Mike Curcio

No. 57
- Position: Linebacker

Personal information
- Born: January 24, 1957 (age 69) Hudson, New York, U.S.
- Listed height: 6 ft 1 in (1.85 m)
- Listed weight: 237 lb (108 kg)

Career information
- High school: Oakcrest (Mays Landing, New Jersey)
- College: Temple
- NFL draft: 1980: 8th round, 218th overall pick

Career history
- New York Giants (1980)*; Philadelphia Eagles (1980–1982); New York Giants (1982)*; Green Bay Packers (1983);
- * Offseason or practice squad member only

Awards and highlights
- Second-team All-East (1979);

Career NFL statistics
- Fumble recoveries: 1
- Stats at Pro Football Reference

= Mike Curcio =

American football player (born 1957)

Mike Curcio (born January 24, 1957) is an American former professional football player who was a linebacker in the National Football League (NFL) for the Philadelphia Eagles and Green Bay Packers. He played college football for the Temple Owls.

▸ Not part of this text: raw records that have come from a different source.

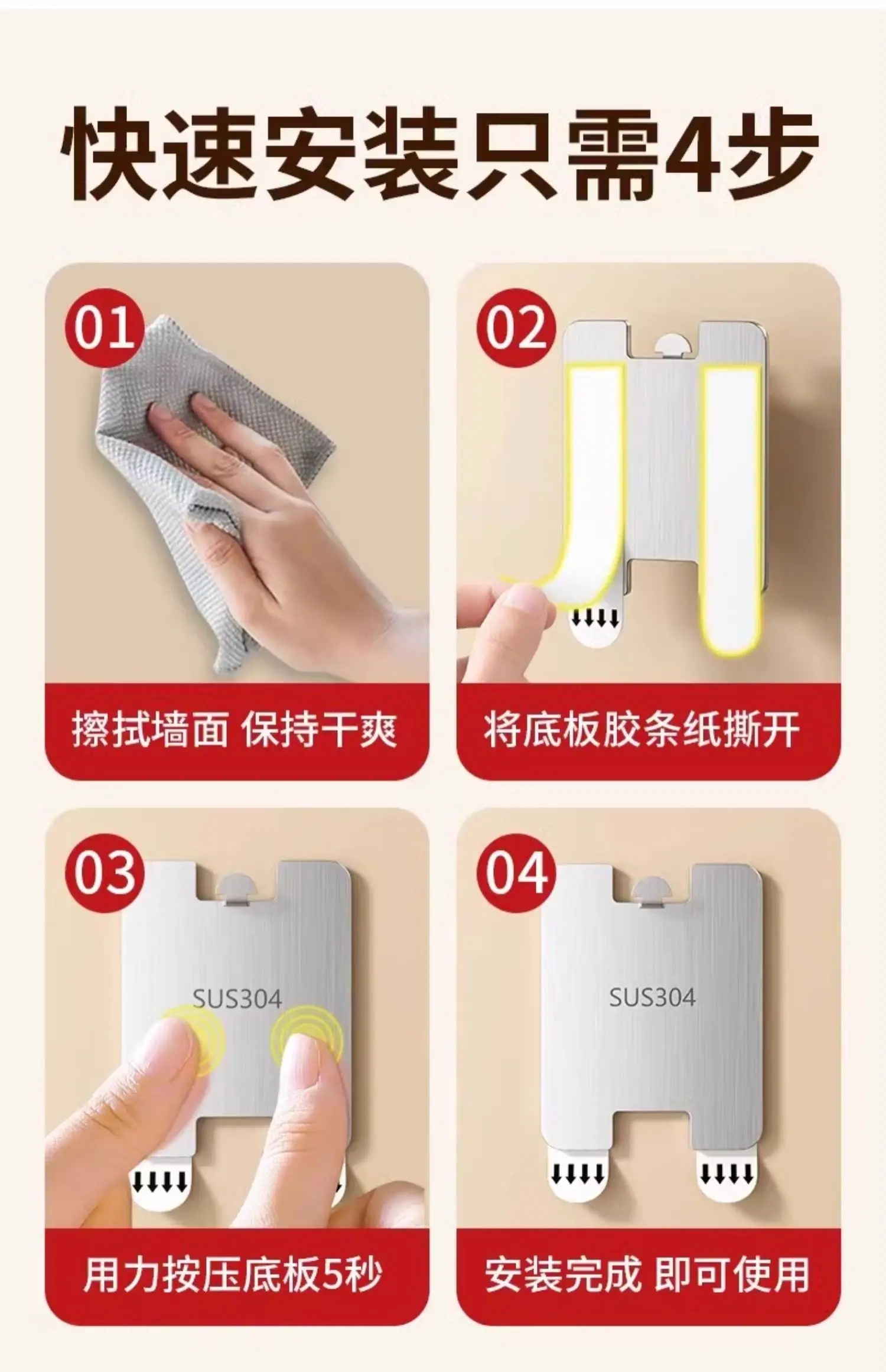 快速安装只需4步

01
擦拭墙面 保持干爽

02
将底板胶条纸撕开

03
SUS304
用力按压底板5秒

04
SUS304
安装完成 即可使用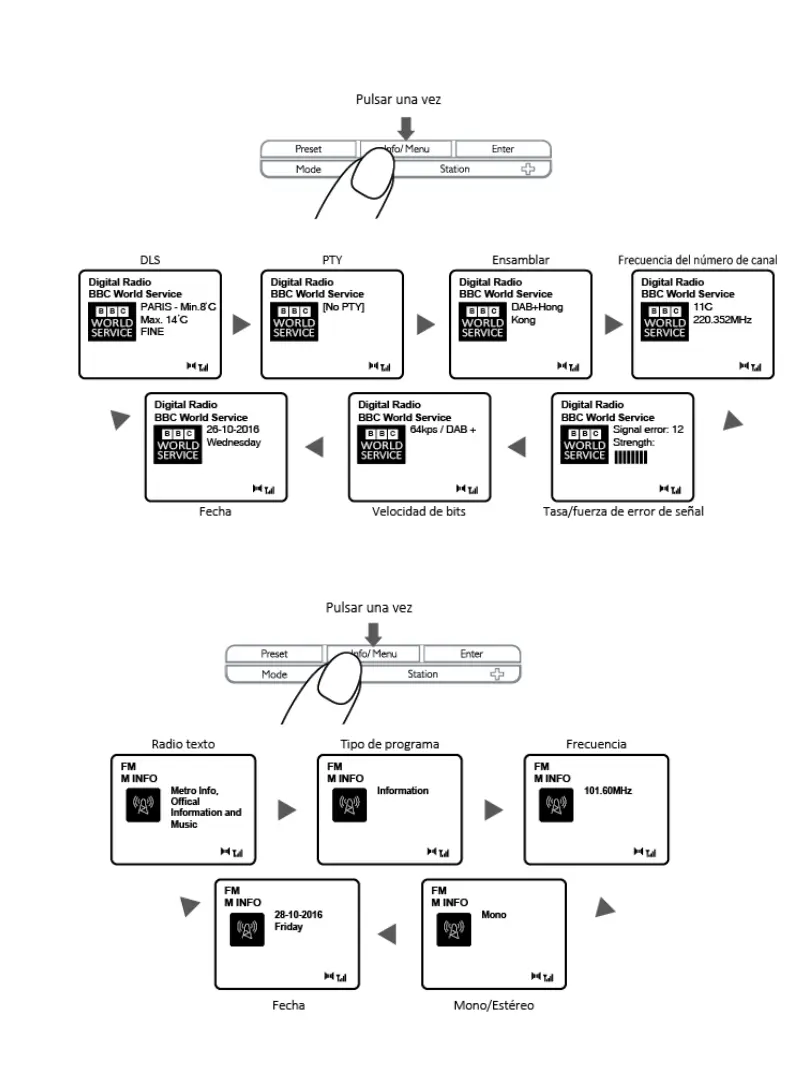 Pulsar una vez

Preset
Info/ Menu
Enter
Mode
Station

DLS
Digital Radio
BBC World Service
BBC WORLD SERVICE
PARIS - Min.8°C
Max. 14°C
FINE

PTY
Digital Radio
BBC World Service
BBC WORLD SERVICE
[No PTY]

Ensamblar
Digital Radio
BBC World Service
BBC WORLD SERVICE
DAB+Hong Kong

Frecuencia del número de canal
Digital Radio
BBC World Service
BBC WORLD SERVICE
11C
220.352MHz

Digital Radio
BBC World Service
BBC WORLD SERVICE
Signal error: 12
Strength:
Tasa/fuerza de error de señal

Digital Radio
BBC World Service
BBC WORLD SERVICE
64kps / DAB +
Velocidad de bits

Digital Radio
BBC World Service
BBC WORLD SERVICE
26-10-2016
Wednesday
Fecha

Pulsar una vez

Preset
Info/ Menu
Enter
Mode
Station

Radio texto
FM
M INFO
Metro Info, Offical Information and Music

Tipo de programa
FM
M INFO
Information

Frecuencia
FM
M INFO
101.60MHz

FM
M INFO
Mono
Mono/Estéreo

FM
M INFO
28-10-2016
Friday
Fecha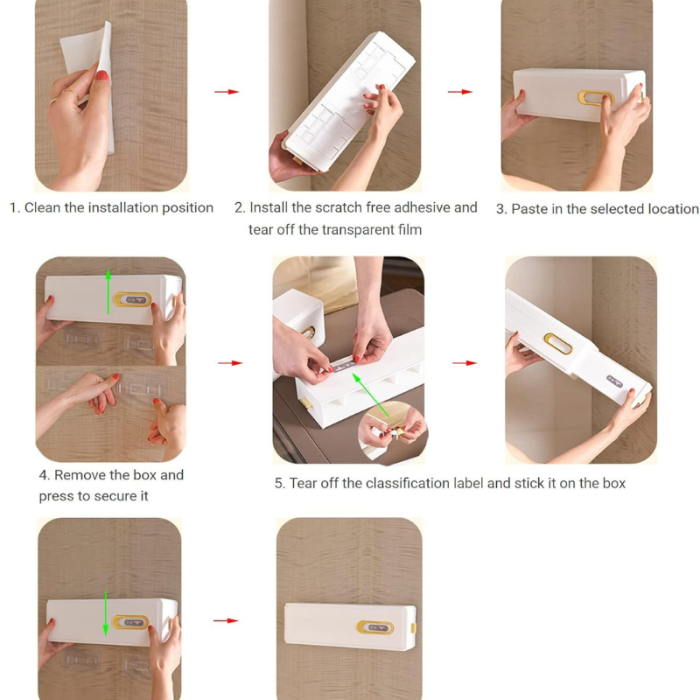 1. Clean the installation position

2. Install the scratch free adhesive and tear off the transparent film

3. Paste in the selected location

4. Remove the box and press to secure it

5. Tear off the classification label and stick it on the box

==Early life and college==
Curcio was born on January 24, 1957, in Hudson, New York. Raised in the Mays Landing section of Hamilton Township, Atlantic County, New Jersey, Curcio played prep football at Oakcrest High School, graduating in 1975. He played at the collegiate level at Temple University.

==Professional career==
Curcio was selected in the eighth round of the 1980 NFL draft by the Philadelphia Eagles and would later play two seasons with the team. During the 1983 NFL season, he played with the Green Bay Packers.